Felipe Bustos Sierra lives in Pollokshields, the Glasgow neighborhood where the film takes place, and yet he wasn’t among the crowds that day. As a result, he told The Guardian, “I missed out on that collective joy and expression of empathy which to me is happiness.”

It’s an unusual and fascinating way to describe a day that began with the kidnapping of two men by immigration forces. And yet, watching Everybody to Kenmure Street, it makes sense. Bustos Sierra is the child of Chilean exiles who fled the Pinochet regime. He told me that this sensibility—the joy that comes from acting in solidarity with our neighbors—is one he associates with the community of activists he grew up among. It’s familiar to me too. I grew up in a collective house of leftists in Brooklyn. It was a radical and clear-eyed household, but not a depressed one, perhaps because there was a shared understanding that working together for justice is the thing that keeps us tethered to our humanity. It is, therefore, an inherently life-giving practice.

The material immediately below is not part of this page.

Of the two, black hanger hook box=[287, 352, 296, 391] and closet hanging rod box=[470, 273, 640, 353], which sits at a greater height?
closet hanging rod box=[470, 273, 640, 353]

That’s not just a metaphor, either. Protesting can feel like playing with fake money at the poker table; we’re going through the motions, sure, but we’re not taking anything home with us at the end of the night. But what if we were? Everybody to Kenmure Street reminds us that there’s a pot we could win. And the stakes are high. I’ll probably never forget the woman among the crowds on Canal Street wearing an Amazon Prime uniform who kept shouting, with real urgency in her voice, “Everybody has a right to live!”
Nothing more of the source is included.